What a long and fascinating journey! Teaching using comprehensible input is a Long and Winding Road that leads me home, finally, from all that shitty teaching that is now, thankfully, years behind me.

New idea du jour: what  we have to do is insist on responses! Our mistake – a big  one – is to think that we are armed and ready with only:

  • Slow
  • Staying in Bounds
  • Checking for understanding by asking millions of yes/no questions

Let’s turn a focused eye on the third of those three things. It’s the one that needs the attention. I first addressed it after NTPRS when Von really helped me see something about what I was doing in this article:

https://benslavic.com/blog/2012/08/15/checking-for-understanding-we-verify-by-asking-more-yn-and-one-word-answer-questions-than-we-ever-thought-we-could/

The third one. Checking for understanding. The culprit. What does that mean, the culprit?

It means that we need to check for understanding COMPLETELY. What does that mean? It means what Blaine has said all along and we never listened to him – get a good choral response. Ahah! That is where we fall down.

Admit it. You don’t get a strong  choral “YES!” or “NO!” from your classes  on  every question. Come on. Admit it and feel the truth flow in: “It’s true! I don’t get a good  choral response on my questions!”

Good, you said it, and I totally admit suck at it too. But let us go deeper into this. Why don’t we get a good choral response on our questions? Here is an answer.

We don’t get a good choral response on our y/n  questions because we lack spine. We are afraid to make a group of surly kids who are used to being allowed to not show up for class answer us loudly and with enthusiasm. Well, at least that is why I suck at it.

But yesterday I had just had it with the weak responses. I just wasn’t going to let them get away with being cardboard cutouts of students anymore. I was in one of those moods, and I was armed with the rigor posters, which sit on one of those triangular rolling whiteboards, like an easel, right next to the kids and which I am starting to refer to more and more.

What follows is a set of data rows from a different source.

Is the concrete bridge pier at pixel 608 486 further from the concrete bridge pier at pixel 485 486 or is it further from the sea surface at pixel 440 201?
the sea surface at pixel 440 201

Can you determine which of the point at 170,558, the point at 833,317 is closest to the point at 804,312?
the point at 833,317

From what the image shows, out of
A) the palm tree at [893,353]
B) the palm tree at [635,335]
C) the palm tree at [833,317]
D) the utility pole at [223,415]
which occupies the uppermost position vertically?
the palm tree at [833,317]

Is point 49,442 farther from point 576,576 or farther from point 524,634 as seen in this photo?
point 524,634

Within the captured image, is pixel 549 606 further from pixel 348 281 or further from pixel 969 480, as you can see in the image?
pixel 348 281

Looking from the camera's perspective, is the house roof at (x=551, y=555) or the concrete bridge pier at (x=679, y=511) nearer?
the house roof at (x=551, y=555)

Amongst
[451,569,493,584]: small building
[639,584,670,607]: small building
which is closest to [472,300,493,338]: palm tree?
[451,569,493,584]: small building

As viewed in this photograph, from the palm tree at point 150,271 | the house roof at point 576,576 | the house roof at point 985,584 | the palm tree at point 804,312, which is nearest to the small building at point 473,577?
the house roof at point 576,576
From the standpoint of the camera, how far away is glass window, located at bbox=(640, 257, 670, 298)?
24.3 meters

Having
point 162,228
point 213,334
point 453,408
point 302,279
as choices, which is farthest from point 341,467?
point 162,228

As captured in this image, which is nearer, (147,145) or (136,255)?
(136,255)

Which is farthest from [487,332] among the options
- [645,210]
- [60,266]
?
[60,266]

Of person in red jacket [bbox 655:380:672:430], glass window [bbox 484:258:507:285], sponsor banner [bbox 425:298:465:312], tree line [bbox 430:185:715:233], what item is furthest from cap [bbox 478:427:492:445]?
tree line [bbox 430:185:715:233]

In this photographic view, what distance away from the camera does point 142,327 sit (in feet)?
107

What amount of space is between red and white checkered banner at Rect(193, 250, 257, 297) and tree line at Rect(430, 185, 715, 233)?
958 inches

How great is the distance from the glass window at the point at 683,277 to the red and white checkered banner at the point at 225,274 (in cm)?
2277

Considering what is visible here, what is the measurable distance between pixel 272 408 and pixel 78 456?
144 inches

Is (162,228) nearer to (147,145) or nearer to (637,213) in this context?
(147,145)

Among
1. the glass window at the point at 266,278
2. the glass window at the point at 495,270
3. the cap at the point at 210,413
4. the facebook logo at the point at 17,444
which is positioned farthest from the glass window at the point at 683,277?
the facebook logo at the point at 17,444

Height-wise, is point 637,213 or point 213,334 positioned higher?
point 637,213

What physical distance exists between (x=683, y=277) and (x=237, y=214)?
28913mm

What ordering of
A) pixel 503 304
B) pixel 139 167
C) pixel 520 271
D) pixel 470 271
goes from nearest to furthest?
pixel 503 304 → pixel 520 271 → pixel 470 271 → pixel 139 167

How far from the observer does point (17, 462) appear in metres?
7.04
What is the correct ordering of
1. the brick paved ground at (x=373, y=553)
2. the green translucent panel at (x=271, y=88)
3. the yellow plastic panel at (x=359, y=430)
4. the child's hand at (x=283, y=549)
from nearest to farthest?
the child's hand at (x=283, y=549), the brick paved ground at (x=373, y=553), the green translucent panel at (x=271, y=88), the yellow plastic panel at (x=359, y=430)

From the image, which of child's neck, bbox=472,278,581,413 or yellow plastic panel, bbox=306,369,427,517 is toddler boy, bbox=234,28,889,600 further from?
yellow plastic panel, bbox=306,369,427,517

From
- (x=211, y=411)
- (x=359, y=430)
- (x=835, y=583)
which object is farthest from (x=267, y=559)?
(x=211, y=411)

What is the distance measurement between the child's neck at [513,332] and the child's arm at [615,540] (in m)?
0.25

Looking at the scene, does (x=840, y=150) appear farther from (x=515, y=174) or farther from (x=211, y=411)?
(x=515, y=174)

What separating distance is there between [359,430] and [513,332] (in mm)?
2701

Thank you Clarice and everyone who worked on those posters! (available on the resources/posters link of this site.)

The best poster is the main rigor poster that talks about what  it should feel like to them inside and outside. I really focused on the outside piece, what is looks like to ME when they are learning. I told them that unless I see those four behaviors FROM THEM IN CLASS ALL THE TIME, then we are not really acquiring the language. I told them that this observable behavior is exactly what the national standards (the Interpersonal Mode of the Three Modes of Communication) require me to do, to see in their eyes if they understand or not.

I told them again about the jGR and how WHAT THEY DO in class in OBSERVABLE TERMS and in terms of NEGOTIATING MEANING with me (I didn’ t use those terms) would determine a full 50% of their grades. In short, I gave them “the lecture”.

At the end  of pointing to and using all four posters, all of this in English over a period of about twenty minutes, the second such lecture of the year, I told them that I was now going to return to the story and ask a bunch of easy y/n questions and I EXPECTED TO HEAR AND SEE THEM RESPOND TO ME IN THE WAY I REQUIRED.

It worked. They did it. I was so happy. These are  children and unless we tell them  what  want from them in terms of  behaviors, they won’t know what to do.